Two blown coverages turned into long touchdown passes. One came on a play in which Cal quarterback Ross Bowers scrambled his way out of a sack. The other came one snap after a pivotal lapse in judgment by UNC defensive tackle Jalen Dalton.

It happened late in the first half with the Tar Heels holding a 17-7 lead and building momentum.

UNC appeared ready to get the ball back with a chance at adding to its advantage when Bowers threw incomplete on a third-and-12 play from his own 18. But because Dalton hit Bowers late — and high — the Bears were given a reprieve.

“I’m really glad he hit me high, because that gave us a lot of momentum,” Bowers said of the key penalty. “That was on third down and we had an incompletion, so he really saved our drive with that.”

Dalton was sidelined for targeting, the second time in his last three games that he’s been ejected. Before he was even able to get to the tunnel that leads to the Tar Heels’ locker room, Bowers hooked up with Vic Wharton for a 67-yard touchdown pass that changed the complexion of the game.

The score ignited a 28-13 Cal run, with the final six of UNC’s points coming on the game’s final play.

“We honestly just beat ourselves,” said linebacker Andre Smith, who had one of the Tar Heels’ two interceptions in the game — both of which set up touchdowns. “Every time they scored it was as self-inflicted wound.

“The big plays were very disappointing. Something we pride ourselves in is not having a lot of catastrophic plays. We had a lot of that.”

Over the past two seasons, UNC’s offense was explosive enough to overcome those defensive lapses. A year ago, for instance, it won both games in which it gave up as many points as it did Saturday.

But this is a different Tar Heel offense, one in which the quarterback, running back and a majority of the receiving corps were all new, as well as a large portion of the line.

Harris, the most experienced of the four quarterbacks battling for the job, got the start and did little to distinguish himself by going 7 of 16 for 60 yards and two interceptions. He also overthrew a wide open Anthony Ratliff-Williams in the end zone for what would have been a certain touchdown.
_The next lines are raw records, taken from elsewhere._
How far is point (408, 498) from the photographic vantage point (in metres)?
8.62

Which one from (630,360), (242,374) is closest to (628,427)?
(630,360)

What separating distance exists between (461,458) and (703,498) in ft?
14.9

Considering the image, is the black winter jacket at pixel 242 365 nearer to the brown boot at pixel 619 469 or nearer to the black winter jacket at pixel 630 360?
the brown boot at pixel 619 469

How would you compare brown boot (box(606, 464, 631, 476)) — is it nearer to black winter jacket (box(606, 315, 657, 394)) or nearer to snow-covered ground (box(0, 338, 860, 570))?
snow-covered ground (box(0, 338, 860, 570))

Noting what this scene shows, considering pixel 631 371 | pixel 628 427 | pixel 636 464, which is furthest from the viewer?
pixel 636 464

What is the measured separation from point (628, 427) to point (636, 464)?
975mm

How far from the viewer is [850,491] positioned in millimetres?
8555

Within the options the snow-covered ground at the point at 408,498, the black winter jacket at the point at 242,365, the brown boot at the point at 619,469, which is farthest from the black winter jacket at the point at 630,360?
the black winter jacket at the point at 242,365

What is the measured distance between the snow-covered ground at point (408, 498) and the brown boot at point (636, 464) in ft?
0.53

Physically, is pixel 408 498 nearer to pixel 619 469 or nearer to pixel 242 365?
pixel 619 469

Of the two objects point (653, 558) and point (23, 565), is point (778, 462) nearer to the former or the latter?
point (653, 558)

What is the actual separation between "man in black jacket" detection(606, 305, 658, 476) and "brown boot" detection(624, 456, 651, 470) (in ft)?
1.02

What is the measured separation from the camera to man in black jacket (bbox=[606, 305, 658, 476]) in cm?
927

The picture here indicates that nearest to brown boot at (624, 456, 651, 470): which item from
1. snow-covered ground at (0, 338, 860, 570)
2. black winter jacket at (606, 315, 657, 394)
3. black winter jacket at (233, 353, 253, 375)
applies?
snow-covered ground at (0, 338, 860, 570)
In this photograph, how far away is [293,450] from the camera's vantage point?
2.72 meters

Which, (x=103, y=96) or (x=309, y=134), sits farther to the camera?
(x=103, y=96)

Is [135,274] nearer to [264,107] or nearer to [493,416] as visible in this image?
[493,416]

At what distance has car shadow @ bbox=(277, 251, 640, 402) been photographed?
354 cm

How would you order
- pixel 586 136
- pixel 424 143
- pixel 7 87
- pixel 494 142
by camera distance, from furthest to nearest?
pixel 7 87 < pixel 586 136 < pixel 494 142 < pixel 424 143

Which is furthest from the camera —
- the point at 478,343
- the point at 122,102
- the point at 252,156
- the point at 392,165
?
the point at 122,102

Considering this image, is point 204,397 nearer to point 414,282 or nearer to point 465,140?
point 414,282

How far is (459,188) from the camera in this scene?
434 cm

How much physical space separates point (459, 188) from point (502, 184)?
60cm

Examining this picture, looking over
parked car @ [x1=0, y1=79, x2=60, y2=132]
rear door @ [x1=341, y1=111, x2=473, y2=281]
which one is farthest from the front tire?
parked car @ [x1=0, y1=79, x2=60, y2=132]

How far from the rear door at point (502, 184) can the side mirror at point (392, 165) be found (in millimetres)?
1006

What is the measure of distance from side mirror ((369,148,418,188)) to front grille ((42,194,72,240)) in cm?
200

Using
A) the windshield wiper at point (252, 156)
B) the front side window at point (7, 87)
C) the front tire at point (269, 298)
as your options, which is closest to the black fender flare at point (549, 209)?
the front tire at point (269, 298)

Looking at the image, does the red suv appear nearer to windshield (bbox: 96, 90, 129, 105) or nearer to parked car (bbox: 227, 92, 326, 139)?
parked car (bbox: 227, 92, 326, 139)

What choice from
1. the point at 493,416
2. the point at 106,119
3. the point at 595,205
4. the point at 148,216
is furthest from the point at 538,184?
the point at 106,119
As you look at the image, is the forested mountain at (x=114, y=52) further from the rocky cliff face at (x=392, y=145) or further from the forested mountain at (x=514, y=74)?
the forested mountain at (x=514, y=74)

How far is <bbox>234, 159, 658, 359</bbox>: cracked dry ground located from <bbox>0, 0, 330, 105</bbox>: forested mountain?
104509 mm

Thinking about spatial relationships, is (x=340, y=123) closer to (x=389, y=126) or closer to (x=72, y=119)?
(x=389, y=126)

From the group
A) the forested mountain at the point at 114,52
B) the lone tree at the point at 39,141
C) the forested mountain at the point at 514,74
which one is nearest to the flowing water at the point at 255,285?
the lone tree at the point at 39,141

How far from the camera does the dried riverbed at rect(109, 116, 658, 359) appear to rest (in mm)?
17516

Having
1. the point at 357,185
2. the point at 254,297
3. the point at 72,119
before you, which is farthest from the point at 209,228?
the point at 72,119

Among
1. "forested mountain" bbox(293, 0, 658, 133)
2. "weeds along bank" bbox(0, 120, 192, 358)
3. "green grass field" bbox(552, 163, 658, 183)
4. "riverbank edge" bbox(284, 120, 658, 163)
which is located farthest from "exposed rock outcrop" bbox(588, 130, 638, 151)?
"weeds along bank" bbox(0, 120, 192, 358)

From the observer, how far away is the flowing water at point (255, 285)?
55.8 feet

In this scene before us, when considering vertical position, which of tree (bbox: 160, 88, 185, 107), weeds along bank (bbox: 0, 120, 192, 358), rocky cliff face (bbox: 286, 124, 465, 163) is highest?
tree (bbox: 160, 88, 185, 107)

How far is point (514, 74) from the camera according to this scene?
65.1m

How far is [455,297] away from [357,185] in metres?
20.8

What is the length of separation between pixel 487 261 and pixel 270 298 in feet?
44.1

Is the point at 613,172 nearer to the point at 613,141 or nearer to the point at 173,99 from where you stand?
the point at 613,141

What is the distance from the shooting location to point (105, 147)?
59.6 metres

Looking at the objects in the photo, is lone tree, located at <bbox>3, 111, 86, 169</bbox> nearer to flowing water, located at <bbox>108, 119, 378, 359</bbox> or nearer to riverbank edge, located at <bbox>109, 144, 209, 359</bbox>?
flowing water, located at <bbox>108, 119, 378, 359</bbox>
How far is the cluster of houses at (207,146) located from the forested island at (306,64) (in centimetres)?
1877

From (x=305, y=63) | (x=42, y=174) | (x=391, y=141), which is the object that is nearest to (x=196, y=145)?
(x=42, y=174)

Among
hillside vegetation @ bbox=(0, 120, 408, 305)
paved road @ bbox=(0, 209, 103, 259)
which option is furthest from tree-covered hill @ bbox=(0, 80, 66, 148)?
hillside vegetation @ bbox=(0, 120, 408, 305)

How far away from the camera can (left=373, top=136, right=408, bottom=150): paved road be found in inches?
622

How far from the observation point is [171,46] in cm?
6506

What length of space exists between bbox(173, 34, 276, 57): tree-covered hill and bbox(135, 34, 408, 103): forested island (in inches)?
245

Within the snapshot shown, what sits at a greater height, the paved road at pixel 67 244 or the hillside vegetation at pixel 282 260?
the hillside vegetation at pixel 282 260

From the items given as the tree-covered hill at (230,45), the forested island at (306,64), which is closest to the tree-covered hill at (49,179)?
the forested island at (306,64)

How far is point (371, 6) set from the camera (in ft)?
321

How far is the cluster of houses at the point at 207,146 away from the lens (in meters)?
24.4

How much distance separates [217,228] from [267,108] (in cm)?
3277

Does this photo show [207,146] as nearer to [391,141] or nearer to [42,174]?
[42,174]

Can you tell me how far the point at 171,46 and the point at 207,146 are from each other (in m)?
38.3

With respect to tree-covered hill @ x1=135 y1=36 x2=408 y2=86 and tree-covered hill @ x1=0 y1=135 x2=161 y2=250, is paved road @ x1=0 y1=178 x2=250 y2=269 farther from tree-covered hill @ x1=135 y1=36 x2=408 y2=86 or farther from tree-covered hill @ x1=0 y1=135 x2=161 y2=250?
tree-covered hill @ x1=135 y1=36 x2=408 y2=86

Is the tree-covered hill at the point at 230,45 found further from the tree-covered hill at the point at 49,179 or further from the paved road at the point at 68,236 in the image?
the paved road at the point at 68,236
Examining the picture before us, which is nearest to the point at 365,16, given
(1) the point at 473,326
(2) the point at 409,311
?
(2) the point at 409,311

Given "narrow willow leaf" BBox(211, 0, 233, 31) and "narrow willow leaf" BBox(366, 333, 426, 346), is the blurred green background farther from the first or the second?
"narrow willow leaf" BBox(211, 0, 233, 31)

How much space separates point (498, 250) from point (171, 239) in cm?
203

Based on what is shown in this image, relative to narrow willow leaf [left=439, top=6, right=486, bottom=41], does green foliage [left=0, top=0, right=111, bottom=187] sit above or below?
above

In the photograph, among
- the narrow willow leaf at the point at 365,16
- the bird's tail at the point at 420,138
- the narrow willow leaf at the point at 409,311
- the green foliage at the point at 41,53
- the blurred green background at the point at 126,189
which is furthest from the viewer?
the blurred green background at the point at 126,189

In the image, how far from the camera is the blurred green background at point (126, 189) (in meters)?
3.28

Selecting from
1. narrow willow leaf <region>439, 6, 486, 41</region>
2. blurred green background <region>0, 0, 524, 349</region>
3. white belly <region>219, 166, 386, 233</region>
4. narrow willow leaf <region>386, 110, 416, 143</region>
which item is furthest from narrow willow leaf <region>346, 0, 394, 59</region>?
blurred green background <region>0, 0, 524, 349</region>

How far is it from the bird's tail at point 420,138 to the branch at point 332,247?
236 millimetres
Surratt was significantly better, completing 18 of 28 for his passes for 161 yards and a touchdown while rushing for 66 yards and a score. But he was unable to come up with a big play on fourth-and-two with his team driving for either the tying or go-ahead score with just over seven minutes remaining.

Newcomers Surratt and Carter, who gained 94 yards and those two touchdowns on his first 11 college carries, did provide a ray of hope for positive things to come. The question is how long it will take for their potential to translate into winning results.

“I feel like we showed we have the ability to make plays,” said sophomore running back Jordon Brown, who also had a productive day with 54 yards rushing and 53 more on a team-leading nine catches out of the backfield. “We just didn’t make enough plays and made too many mistakes, but we showed potential to be a great offense.”